Donald Trump’s Favorite Foreign Policy Adviser Is….. Donald Trump
Advisers? Donald Trump doesn't need no stinkin' advisers.
Donald Trump says that when it comes to foreign policy, he doesn’t really need a team of advisers because he already consults the authority that he trusts the most, himself:
Donald Trump finally shared the name of someone he consults on foreign policy: himself.
Asked on MSNBC’s “Morning Joe” who he talks with consistently about foreign policy, Trump responded, “I’m speaking with myself, number one, because I have a very good brain and I’ve said a lot of things.”
“I know what I’m doing and I listen to a lot of people, I talk to a lot of people and at the appropriate time I’ll tell you who the people are,” Trump said. “But my primary consultant is myself and I have a good instinct for this stuff.”
The New York real estate mogul has kept mum on his foreign policy team, despite promising in early February to release a list of his advisers in “about two weeks.”
Trump has been dodging the question of who his top foreign policy advisers might be for more than a month now. It appears to have started in early February when Trump appeared via telephone on Morning Joe and was asked by co-host Mika Brezenski to name the members of his foreign policy team, something he had been avoiding doing for months. It was at that point that Trump said that he would be revealing that list of people, along with a more detailed foreign policy platform in “two weeks,” a promise Trump repeated that same week during an appearance on Fox News Channel. Of course, two weeks came and went an Trump did no such thing, and Brezinski has made a point to return to the question each time Trump has been on the show since then, getting the same “it’s coming soon” response from Trump that she got six weeks ago each time. That changed the yesterday when Trump basically insinuated that he doesn’t necessarily need to consult anyone on foreign policy because he’s so smart that he can just consult himself.

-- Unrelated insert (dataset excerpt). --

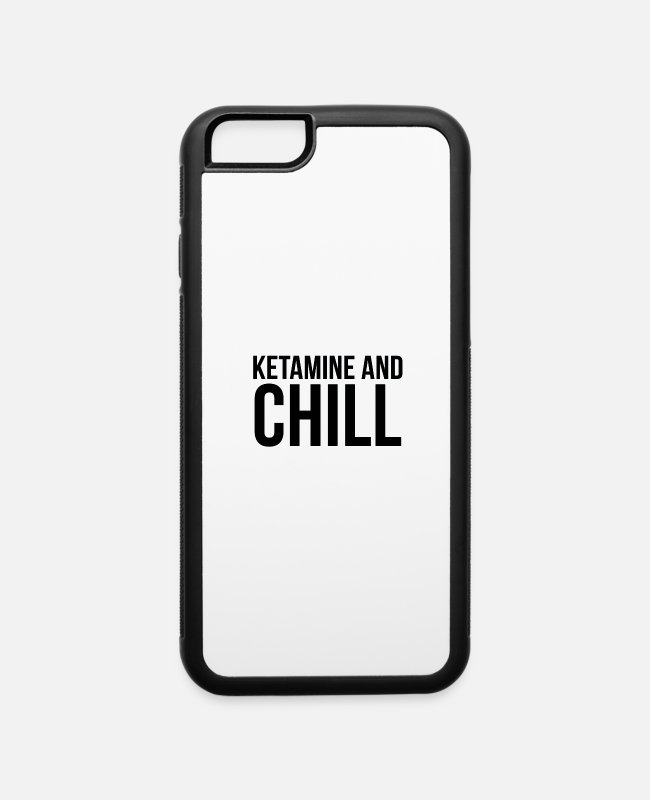 Drug iPhone Cases - Ketamine and chill T-shirt ketamine drugs cocaine - iPhone 6 Case white/black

If nothing else, this kind of answer is consistent with the arrogant self-assurance that has marked Trump’s personality and public persona since long before he ever entered the political arena. It’s also consistent with other comments that Trump has made on this issue since entering the race for President. Back in August when his campaign was just two months old, Trump told NBC News’s Chuck Todd that he watches “the shows,” meaning the Sunday morning news talk shows, in response to a question about where he got his information about foreign and military affairs. At the time, Trump’s comment was rightfully treated with derision but he continued to provide answers like that to similar questions and it had absolutely no impact on his standing in the polls or, as we’ve seen, his ability to win primary elections despite never having run for office before. It’s also consistent with a general ignorance about foreign and military affairs that that he has displayed in the past. In an era where voters are used to seeing candidates trot out impressive lists of advisers in a number of policy areas, in no small part to show that they would be surrounded with a strong and competent team of people whose job it is to help them make decisions once they become President. Not so for Trump. For Trump, he would have us believe that he is the sole brain behind the operation and that he alone is responsible for all the decision making and would continue to be should he be elected President.
The thing is, Donald Trump almost assuredly knows that this position is utter nonsense.

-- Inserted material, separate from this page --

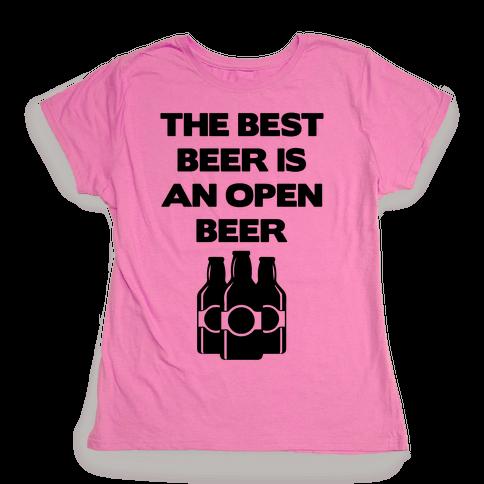Open Beer Womens T-Shirt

Whatever Trump would have the public believe about his business acumen, the truth is that he obviously wouldn’t be able to do his current job without people under him whose job it is to advise him and carry out the decisions made at the top, and that this includes people who know things that Trump himself doesn’t. Whether its lawyers, accountants, engineers, architects, or other professionals, it’s obvious that Trump has thousands of professionals who work underneath him or for him who provide him with advice in highly specialized fields that he can’t possibly be fully knowledgeable in, including fields like the legal aspects of his business, the tax implications of decisions he might make, or the engineering and architectural details of the buildings he builds.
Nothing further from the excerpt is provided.